ОТРЫВОК:

----------------

Одинокий волк. Жизнь Жаботинского. Том 2 — страница 108 из 164

"В Палестине в 1936 году закон был болен чем-то вроде душевного и физического затвердения артерий… Чрезвычайные меры управления были почему-то не по вкусу представителям закона, и поэтому хранители закона расценивали многие действия правительства или его представителей как если бы они были ultra vires (слишком сильные), почему кажется, будто представители администрации злоупотребляют данной им властью… Методы суда стали посмешищем…"

Он подвел итог своим взглядам и взглядам своих коллег из Англии:

"Кажется, что правительство этой страны всегда старается помешать полиции и армии предпринять какие-либо действия, кроме собственной самообороны"[598].

Вскоре после событий 1936 года генерал-майор Гвинн, знаменитый британский военный эксперт, так же жестоко раскритиковал политику безопасности палестинской администрации. "Тот факт, — писал он, — что банды, существование и базы которых были известны, не ликвидировались пока бездействовали, дал им возможность тренироваться, готовить планы и выбирать подходящий им момент для нанесения удара".

Полиция в самом деле старалась справиться с беспорядками с необходимой скоростью. В самом начале генеральный инспектор Спайсер требовал этого от Ваучопа — чтобы в течение нескольких дней был положен конец насилию и забастовке. Ваучоп отказался. Позже, когда беспорядки, встретившие лишь подобие государственного сопротивления, умножились и стали более жестокими, что было неизбежно, ввезли в страну армейское подкрепление, — но у армии руки были связаны гражданскими властями.

----------------

ДАННЫЕ:
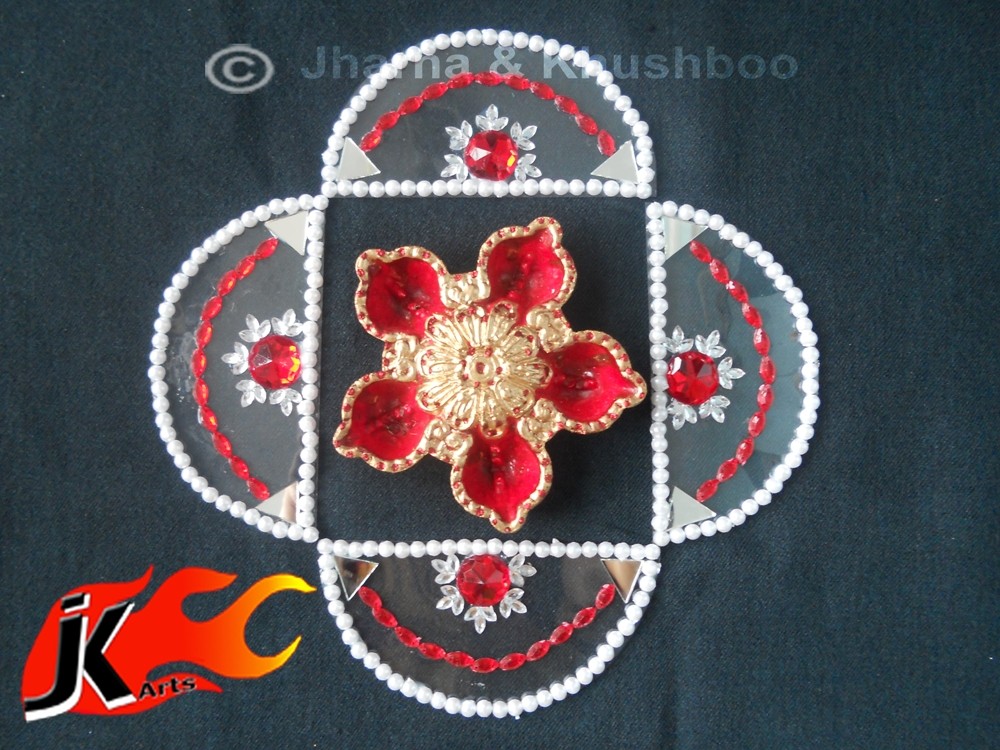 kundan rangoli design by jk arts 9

----------------

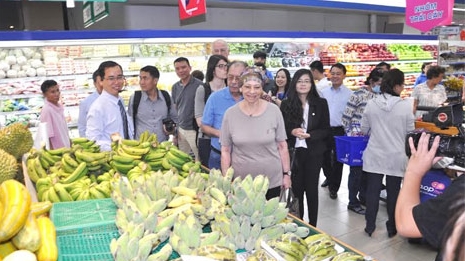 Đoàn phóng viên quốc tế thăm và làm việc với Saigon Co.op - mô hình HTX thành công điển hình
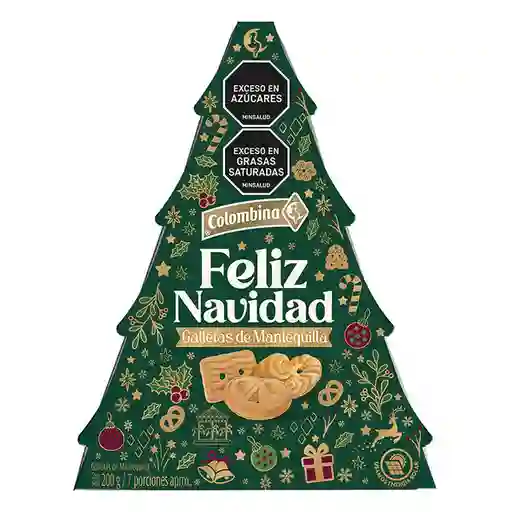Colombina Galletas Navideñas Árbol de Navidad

----------------

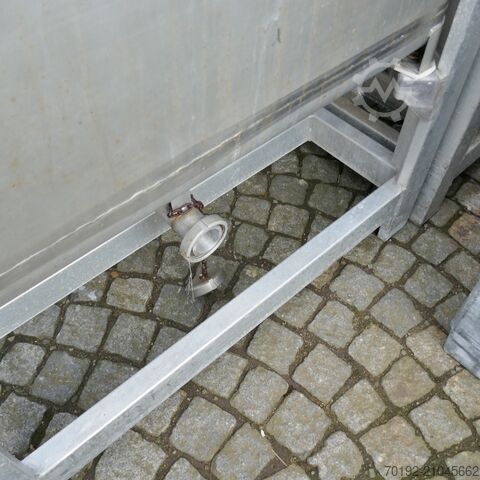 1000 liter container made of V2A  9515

----------------

ЧТО СДЕЛАТЬ:
Определите, согласуется ли с отрывком о беспорядках 1936 года в Палестине каждое из утверждений (а), (б) и (в); для каждого дайте ответ «да» или «нет» и процитируйте решающие слова отрывка дословно.
(а) Генерал-майор Гвинн одобрил политику безопасности палестинской администрации.
(б) Ваучоп не выполнил требование Спайсера.
(в) Гражданские власти не ограничивали действия армейского подкрепления.
Данные для работы не понадобятся.

РЕЗУЛЬТАТ:
(а) Нет: «так же жестоко раскритиковал политику безопасности палестинской администрации».
(б) Да: «Ваучоп отказался».
(в) Нет: «но у армии руки были связаны гражданскими властями».